When I saw Roxy in the salvage yard, it hurt almost as much as seeing those cuts on Ava’s face. She hobbled to the dented passenger door on her crutches and tried to pull it open.
“I got it.” I ran to assist.
Crunched roof, shattered glass. The story it told syphoned acid straight into my chest. She must’ve flipped the truck, and the bruise on her collarbone was from hanging by a seatbelt.
She picked around the beads of glass, collecting her things from the footwell.
I wrenched open the reluctant driver’s side door to help and pulled the hood release while I was there.
“Do you see my phone anywhere?” she asked.
After some searching, I dug it out from under her seat. At least now I knew why she didn’t respond to my texts. “Before we go, I wanna look at the engine.”
“Don’t bother.”
“Why?”
“It’s totaled.” She could’ve been commenting on the weather. Another scorcher today, folks.
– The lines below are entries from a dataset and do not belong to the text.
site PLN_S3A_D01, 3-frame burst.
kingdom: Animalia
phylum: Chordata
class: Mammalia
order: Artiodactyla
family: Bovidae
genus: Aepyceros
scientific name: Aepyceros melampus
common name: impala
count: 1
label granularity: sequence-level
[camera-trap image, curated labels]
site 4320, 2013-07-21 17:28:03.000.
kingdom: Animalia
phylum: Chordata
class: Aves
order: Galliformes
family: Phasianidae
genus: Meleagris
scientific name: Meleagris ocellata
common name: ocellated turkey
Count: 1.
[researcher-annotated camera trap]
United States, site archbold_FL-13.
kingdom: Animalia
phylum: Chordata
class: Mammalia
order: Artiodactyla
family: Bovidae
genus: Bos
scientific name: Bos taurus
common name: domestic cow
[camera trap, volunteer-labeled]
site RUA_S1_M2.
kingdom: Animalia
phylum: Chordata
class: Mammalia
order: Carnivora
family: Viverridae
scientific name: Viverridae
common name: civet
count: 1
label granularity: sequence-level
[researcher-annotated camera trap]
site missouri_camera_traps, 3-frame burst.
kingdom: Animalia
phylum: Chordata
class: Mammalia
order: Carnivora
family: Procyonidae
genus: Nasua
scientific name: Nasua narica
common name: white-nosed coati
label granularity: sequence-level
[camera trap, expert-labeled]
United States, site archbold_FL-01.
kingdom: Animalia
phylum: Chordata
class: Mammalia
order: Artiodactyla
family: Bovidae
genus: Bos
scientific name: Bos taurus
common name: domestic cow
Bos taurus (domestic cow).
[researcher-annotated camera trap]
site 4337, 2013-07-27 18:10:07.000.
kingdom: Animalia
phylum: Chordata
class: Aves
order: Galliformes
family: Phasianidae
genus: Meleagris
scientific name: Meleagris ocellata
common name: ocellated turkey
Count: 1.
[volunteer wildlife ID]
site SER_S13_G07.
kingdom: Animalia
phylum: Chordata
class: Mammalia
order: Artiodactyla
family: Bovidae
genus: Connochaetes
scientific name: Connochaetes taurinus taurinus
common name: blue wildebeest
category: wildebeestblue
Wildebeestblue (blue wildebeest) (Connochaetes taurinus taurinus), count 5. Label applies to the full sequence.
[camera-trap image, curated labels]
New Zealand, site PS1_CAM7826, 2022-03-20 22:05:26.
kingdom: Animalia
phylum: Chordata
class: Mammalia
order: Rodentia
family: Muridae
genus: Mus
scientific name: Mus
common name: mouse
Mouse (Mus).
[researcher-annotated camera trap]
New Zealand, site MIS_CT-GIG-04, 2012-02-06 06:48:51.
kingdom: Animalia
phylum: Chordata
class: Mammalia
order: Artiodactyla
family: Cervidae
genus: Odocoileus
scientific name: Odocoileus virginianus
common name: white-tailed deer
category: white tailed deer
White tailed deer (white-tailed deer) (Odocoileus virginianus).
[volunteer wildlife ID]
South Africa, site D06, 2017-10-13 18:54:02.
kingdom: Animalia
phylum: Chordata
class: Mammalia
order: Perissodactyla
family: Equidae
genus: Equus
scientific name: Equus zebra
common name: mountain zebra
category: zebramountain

“That doesn’t mean much. Insurance companies total everything.” But when I popped the hood, I discovered a distinct crack along the frame near the steering box.
“See?” she said. High of 115.
“No, I–”
“Your face says it all.” She swung the passenger door shut and hobbled back to my truck with her purse.
“I know some guys who weld.” I grabbed a few photos, then closed the hood and ran to help Ava back into my truck. This time, maybe because her hands were full, she let me. “I bet we could fix it for under five grand.” Free labor, of course. “Maybe not all the bodywork, but …”
“It’s fine, Eli.” She handed me her crutches, then she yanked her seatbelt across her chest and hugged her bag to her stomach.
I didn’t get it. Ava loved her truck. I just needed a clue. Something to explain what was going on in her head. “These trucks are solid. They–”
“I said it’s fine!”
Finally, an emotion, but not the one I expected. Her words echoed across the rusted metal graveyard, over hundreds of vehicles, all decrepit and forgotten. But her truck carried stories and memories. It didn’t belong with bottomed-out Buicks and boxy, doorless Corollas.
“I’m gonna get a guy to come look at the frame. If he can weld it, I think we should buy it back for scrap.”
She dropped her face into her hands, her fingers digging into her scalp.
“Hey.” I lowered my voice. “If it’s fixable, I want to fix it.”